The present study is only a first, albeit a promising, step in the validation of the Dutch SRSI version. Establishing psychometric equivalence requires further assessment of its validity and reliability, such as its construct validity or its test–retest reliability (Sousa & Rojjanasrirat, 2011). Arguably, the sample size in our study was quite small for an equivalence study and slightly uneven. Thus, to obtain robust evidence for equivalence, larger and more diverse samples consisting of symptomatic and nonsymptomatic individuals are needed. Also, for more fine-grained comparisons, preferably at the level of individual items, more participants are required. Nevertheless, the procedure of creating half-forms is considered adequate (Merten & Ruch, 1996) to establish language equivalence. Considering that a sizeable minority in our sample reported suffering from genuine symptoms and/or undergoing treatment, we do think that our results can, to some extent, be generalized to the general population.

One obvious limitation is that we instructed participants in our feigning condition with only one scenario. To obtain more precise estimates of SRSI classificatory power under different conditions, various feigning instructions would be needed (Bošković et al., 2020; Merckelbach et al., 2009). Another limitation is that we presented the SRSI in the current study in a digital fashion. The SRSI was originally designed and validated as a paper–pencil instrument, raising caution about the online presentation mode employed in the present study (e.g., Merten et al., 2022). Nonetheless, the comparability of results to other studies that applied the SRSI as a paper–pencil instrument, specifically the equivalence study of Giger and Merten (2019), suggests a rather minimal influence of measurement format as long as specific measures to ensure compliance with the response conditions are taken.

##########

Task item
Transcribe the entire passage on the limitations of the Dutch SRSI validation study without any changes. The material that follows has no connection to the passage on validating the Dutch SRSI.

Information supplied

##########

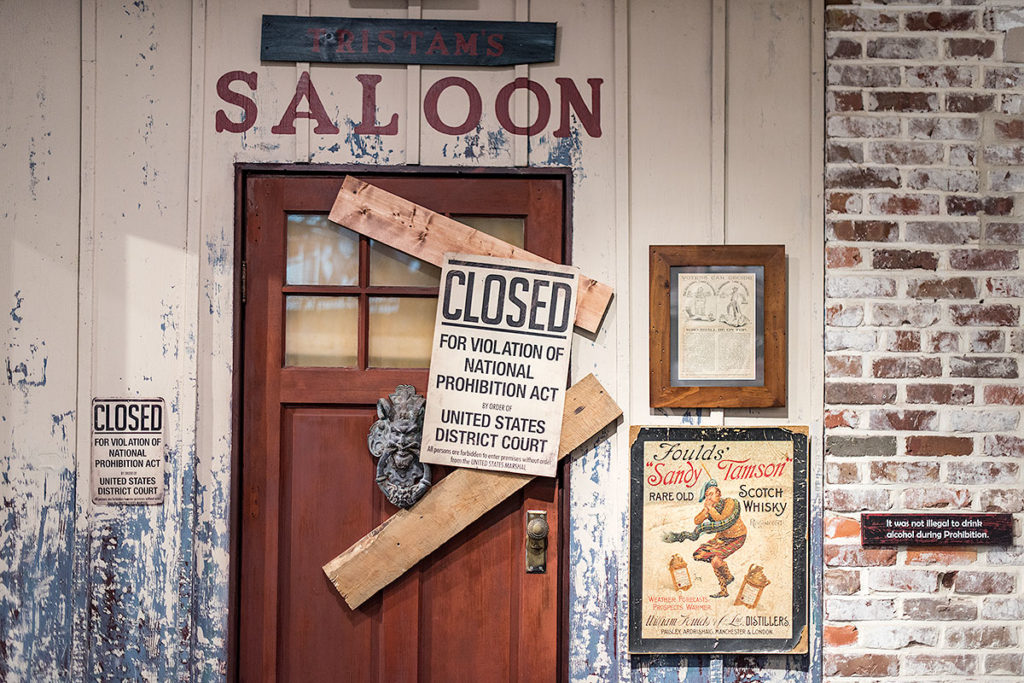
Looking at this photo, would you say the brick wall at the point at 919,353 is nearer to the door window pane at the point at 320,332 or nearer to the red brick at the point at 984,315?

##########

Exercise response
The present study is only a first, albeit a promising, step in the validation of the Dutch SRSI version. Establishing psychometric equivalence requires further assessment of its validity and reliability, such as its construct validity or its test–retest reliability (Sousa & Rojjanasrirat, 2011). Arguably, the sample size in our study was quite small for an equivalence study and slightly uneven. Thus, to obtain robust evidence for equivalence, larger and more diverse samples consisting of symptomatic and nonsymptomatic individuals are needed. Also, for more fine-grained comparisons, preferably at the level of individual items, more participants are required. Nevertheless, the procedure of creating half-forms is considered adequate (Merten & Ruch, 1996) to establish language equivalence. Considering that a sizeable minority in our sample reported suffering from genuine symptoms and/or undergoing treatment, we do think that our results can, to some extent, be generalized to the general population.

One obvious limitation is that we instructed participants in our feigning condition with only one scenario. To obtain more precise estimates of SRSI classificatory power under different conditions, various feigning instructions would be needed (Bošković et al., 2020; Merckelbach et al., 2009). Another limitation is that we presented the SRSI in the current study in a digital fashion. The SRSI was originally designed and validated as a paper–pencil instrument, raising caution about the online presentation mode employed in the present study (e.g., Merten et al., 2022). Nonetheless, the comparability of results to other studies that applied the SRSI as a paper–pencil instrument, specifically the equivalence study of Giger and Merten (2019), suggests a rather minimal influence of measurement format as long as specific measures to ensure compliance with the response conditions are taken.